To do: Your job is to copy all the entries precisely as they stand.
===============
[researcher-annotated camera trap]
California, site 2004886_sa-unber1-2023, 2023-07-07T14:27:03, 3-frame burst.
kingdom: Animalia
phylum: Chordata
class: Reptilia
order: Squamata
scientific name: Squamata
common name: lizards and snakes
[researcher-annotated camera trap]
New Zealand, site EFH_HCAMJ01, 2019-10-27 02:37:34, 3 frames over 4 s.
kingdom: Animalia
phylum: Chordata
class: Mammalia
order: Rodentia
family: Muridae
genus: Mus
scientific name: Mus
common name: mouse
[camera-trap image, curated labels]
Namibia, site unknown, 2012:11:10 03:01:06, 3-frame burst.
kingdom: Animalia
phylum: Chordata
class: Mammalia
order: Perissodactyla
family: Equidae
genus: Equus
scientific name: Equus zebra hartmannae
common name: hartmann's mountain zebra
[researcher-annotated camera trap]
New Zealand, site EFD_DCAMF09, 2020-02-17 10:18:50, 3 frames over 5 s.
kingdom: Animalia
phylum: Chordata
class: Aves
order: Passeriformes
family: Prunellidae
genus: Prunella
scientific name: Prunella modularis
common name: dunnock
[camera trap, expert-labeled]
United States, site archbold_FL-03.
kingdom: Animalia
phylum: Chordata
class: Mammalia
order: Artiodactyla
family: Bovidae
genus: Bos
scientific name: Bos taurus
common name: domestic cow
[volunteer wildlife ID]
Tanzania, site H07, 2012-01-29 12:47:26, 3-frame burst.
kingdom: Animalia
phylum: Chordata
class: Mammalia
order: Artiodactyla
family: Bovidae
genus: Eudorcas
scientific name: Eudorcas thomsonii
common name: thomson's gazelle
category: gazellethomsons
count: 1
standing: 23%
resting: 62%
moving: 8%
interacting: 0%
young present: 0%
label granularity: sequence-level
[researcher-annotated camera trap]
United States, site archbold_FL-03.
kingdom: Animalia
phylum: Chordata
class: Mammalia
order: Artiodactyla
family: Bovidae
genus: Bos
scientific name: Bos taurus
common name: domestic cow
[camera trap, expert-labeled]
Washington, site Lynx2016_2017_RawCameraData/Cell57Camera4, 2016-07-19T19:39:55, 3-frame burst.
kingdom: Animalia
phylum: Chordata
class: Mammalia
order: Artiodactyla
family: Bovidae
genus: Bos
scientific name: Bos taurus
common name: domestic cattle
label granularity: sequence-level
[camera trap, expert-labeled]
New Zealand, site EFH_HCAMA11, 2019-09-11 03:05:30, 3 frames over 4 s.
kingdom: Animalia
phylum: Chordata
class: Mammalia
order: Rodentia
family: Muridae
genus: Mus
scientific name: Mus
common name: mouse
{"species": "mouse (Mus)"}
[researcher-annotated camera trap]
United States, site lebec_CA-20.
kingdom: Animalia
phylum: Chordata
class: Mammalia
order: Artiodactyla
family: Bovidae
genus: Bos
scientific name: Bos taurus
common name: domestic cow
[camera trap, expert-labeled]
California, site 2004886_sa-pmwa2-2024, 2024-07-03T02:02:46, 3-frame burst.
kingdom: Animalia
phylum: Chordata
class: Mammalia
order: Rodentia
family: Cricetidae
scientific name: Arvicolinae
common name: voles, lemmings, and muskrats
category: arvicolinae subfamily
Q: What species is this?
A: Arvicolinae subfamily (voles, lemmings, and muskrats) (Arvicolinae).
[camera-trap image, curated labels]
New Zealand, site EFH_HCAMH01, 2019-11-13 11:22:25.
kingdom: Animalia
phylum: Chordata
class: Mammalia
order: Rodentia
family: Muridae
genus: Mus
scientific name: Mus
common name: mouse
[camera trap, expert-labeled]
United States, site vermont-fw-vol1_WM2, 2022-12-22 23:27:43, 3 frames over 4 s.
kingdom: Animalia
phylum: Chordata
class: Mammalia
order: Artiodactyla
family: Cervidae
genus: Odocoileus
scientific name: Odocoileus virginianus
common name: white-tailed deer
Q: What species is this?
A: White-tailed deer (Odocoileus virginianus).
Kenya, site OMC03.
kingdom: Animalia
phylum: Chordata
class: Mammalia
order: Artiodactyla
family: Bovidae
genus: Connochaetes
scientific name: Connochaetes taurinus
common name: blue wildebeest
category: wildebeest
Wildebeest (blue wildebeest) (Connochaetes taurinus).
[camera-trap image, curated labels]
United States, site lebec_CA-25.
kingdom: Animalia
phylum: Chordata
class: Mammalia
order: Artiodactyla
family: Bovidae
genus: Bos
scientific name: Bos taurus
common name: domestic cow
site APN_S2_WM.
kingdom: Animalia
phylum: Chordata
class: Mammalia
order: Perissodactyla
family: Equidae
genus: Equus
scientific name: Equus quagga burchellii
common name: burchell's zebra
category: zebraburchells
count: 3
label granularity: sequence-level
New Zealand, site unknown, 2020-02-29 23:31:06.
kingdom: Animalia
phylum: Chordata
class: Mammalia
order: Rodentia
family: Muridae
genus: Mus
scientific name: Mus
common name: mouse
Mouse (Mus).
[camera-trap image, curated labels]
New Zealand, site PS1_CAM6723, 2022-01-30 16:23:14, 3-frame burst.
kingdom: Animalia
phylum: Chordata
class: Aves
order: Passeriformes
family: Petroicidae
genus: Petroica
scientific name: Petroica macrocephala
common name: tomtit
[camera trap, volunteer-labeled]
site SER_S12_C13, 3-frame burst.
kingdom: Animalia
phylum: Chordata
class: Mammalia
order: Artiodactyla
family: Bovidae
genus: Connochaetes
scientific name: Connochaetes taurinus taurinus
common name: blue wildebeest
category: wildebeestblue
===============
Written solution:
[researcher-annotated camera trap]
California, site 2004886_sa-unber1-2023, 2023-07-07T14:27:03, 3-frame burst.
kingdom: Animalia
phylum: Chordata
class: Reptilia
order: Squamata
scientific name: Squamata
common name: lizards and snakes
[researcher-annotated camera trap]
New Zealand, site EFH_HCAMJ01, 2019-10-27 02:37:34, 3 frames over 4 s.
kingdom: Animalia
phylum: Chordata
class: Mammalia
order: Rodentia
family: Muridae
genus: Mus
scientific name: Mus
common name: mouse
[camera-trap image, curated labels]
Namibia, site unknown, 2012:11:10 03:01:06, 3-frame burst.
kingdom: Animalia
phylum: Chordata
class: Mammalia
order: Perissodactyla
family: Equidae
genus: Equus
scientific name: Equus zebra hartmannae
common name: hartmann's mountain zebra
[researcher-annotated camera trap]
New Zealand, site EFD_DCAMF09, 2020-02-17 10:18:50, 3 frames over 5 s.
kingdom: Animalia
phylum: Chordata
class: Aves
order: Passeriformes
family: Prunellidae
genus: Prunella
scientific name: Prunella modularis
common name: dunnock
[camera trap, expert-labeled]
United States, site archbold_FL-03.
kingdom: Animalia
phylum: Chordata
class: Mammalia
order: Artiodactyla
family: Bovidae
genus: Bos
scientific name: Bos taurus
common name: domestic cow
[volunteer wildlife ID]
Tanzania, site H07, 2012-01-29 12:47:26, 3-frame burst.
kingdom: Animalia
phylum: Chordata
class: Mammalia
order: Artiodactyla
family: Bovidae
genus: Eudorcas
scientific name: Eudorcas thomsonii
common name: thomson's gazelle
category: gazellethomsons
count: 1
standing: 23%
resting: 62%
moving: 8%
interacting: 0%
young present: 0%
label granularity: sequence-level
[researcher-annotated camera trap]
United States, site archbold_FL-03.
kingdom: Animalia
phylum: Chordata
class: Mammalia
order: Artiodactyla
family: Bovidae
genus: Bos
scientific name: Bos taurus
common name: domestic cow
[camera trap, expert-labeled]
Washington, site Lynx2016_2017_RawCameraData/Cell57Camera4, 2016-07-19T19:39:55, 3-frame burst.
kingdom: Animalia
phylum: Chordata
class: Mammalia
order: Artiodactyla
family: Bovidae
genus: Bos
scientific name: Bos taurus
common name: domestic cattle
label granularity: sequence-level
[camera trap, expert-labeled]
New Zealand, site EFH_HCAMA11, 2019-09-11 03:05:30, 3 frames over 4 s.
kingdom: Animalia
phylum: Chordata
class: Mammalia
order: Rodentia
family: Muridae
genus: Mus
scientific name: Mus
common name: mouse
{"species": "mouse (Mus)"}
[researcher-annotated camera trap]
United States, site lebec_CA-20.
kingdom: Animalia
phylum: Chordata
class: Mammalia
order: Artiodactyla
family: Bovidae
genus: Bos
scientific name: Bos taurus
common name: domestic cow
[camera trap, expert-labeled]
California, site 2004886_sa-pmwa2-2024, 2024-07-03T02:02:46, 3-frame burst.
kingdom: Animalia
phylum: Chordata
class: Mammalia
order: Rodentia
family: Cricetidae
scientific name: Arvicolinae
common name: voles, lemmings, and muskrats
category: arvicolinae subfamily
Q: What species is this?
A: Arvicolinae subfamily (voles, lemmings, and muskrats) (Arvicolinae).
[camera-trap image, curated labels]
New Zealand, site EFH_HCAMH01, 2019-11-13 11:22:25.
kingdom: Animalia
phylum: Chordata
class: Mammalia
order: Rodentia
family: Muridae
genus: Mus
scientific name: Mus
common name: mouse
[camera trap, expert-labeled]
United States, site vermont-fw-vol1_WM2, 2022-12-22 23:27:43, 3 frames over 4 s.
kingdom: Animalia
phylum: Chordata
class: Mammalia
order: Artiodactyla
family: Cervidae
genus: Odocoileus
scientific name: Odocoileus virginianus
common name: white-tailed deer
Q: What species is this?
A: White-tailed deer (Odocoileus virginianus).
Kenya, site OMC03.
kingdom: Animalia
phylum: Chordata
class: Mammalia
order: Artiodactyla
family: Bovidae
genus: Connochaetes
scientific name: Connochaetes taurinus
common name: blue wildebeest
category: wildebeest
Wildebeest (blue wildebeest) (Connochaetes taurinus).
[camera-trap image, curated labels]
United States, site lebec_CA-25.
kingdom: Animalia
phylum: Chordata
class: Mammalia
order: Artiodactyla
family: Bovidae
genus: Bos
scientific name: Bos taurus
common name: domestic cow
site APN_S2_WM.
kingdom: Animalia
phylum: Chordata
class: Mammalia
order: Perissodactyla
family: Equidae
genus: Equus
scientific name: Equus quagga burchellii
common name: burchell's zebra
category: zebraburchells
count: 3
label granularity: sequence-level
New Zealand, site unknown, 2020-02-29 23:31:06.
kingdom: Animalia
phylum: Chordata
class: Mammalia
order: Rodentia
family: Muridae
genus: Mus
scientific name: Mus
common name: mouse
Mouse (Mus).
[camera-trap image, curated labels]
New Zealand, site PS1_CAM6723, 2022-01-30 16:23:14, 3-frame burst.
kingdom: Animalia
phylum: Chordata
class: Aves
order: Passeriformes
family: Petroicidae
genus: Petroica
scientific name: Petroica macrocephala
common name: tomtit
[camera trap, volunteer-labeled]
site SER_S12_C13, 3-frame burst.
kingdom: Animalia
phylum: Chordata
class: Mammalia
order: Artiodactyla
family: Bovidae
genus: Connochaetes
scientific name: Connochaetes taurinus taurinus
common name: blue wildebeest
category: wildebeestblue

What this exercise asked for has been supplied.